#### Instructions to follow:
Write out again only the lines running from the one that contains "common name: gray fox" to the end of the records below, including both the first and the last.

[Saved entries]
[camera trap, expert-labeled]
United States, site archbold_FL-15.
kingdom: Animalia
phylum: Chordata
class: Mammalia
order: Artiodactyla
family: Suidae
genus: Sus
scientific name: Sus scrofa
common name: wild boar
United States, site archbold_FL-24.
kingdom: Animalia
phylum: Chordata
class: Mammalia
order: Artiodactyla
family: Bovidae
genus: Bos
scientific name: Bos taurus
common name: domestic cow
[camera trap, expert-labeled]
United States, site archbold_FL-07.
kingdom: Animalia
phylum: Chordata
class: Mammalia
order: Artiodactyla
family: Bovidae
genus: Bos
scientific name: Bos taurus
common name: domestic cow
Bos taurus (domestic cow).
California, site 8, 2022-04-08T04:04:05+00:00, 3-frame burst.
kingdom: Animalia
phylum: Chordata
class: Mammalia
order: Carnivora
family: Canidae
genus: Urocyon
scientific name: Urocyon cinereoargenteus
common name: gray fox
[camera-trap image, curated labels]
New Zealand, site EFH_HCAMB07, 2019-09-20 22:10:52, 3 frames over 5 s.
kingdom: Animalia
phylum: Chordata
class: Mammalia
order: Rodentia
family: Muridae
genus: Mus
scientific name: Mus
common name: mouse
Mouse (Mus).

#### Answer to the exercise:
common name: gray fox
[camera-trap image, curated labels]
New Zealand, site EFH_HCAMB07, 2019-09-20 22:10:52, 3 frames over 5 s.
kingdom: Animalia
phylum: Chordata
class: Mammalia
order: Rodentia
family: Muridae
genus: Mus
scientific name: Mus
common name: mouse
Mouse (Mus).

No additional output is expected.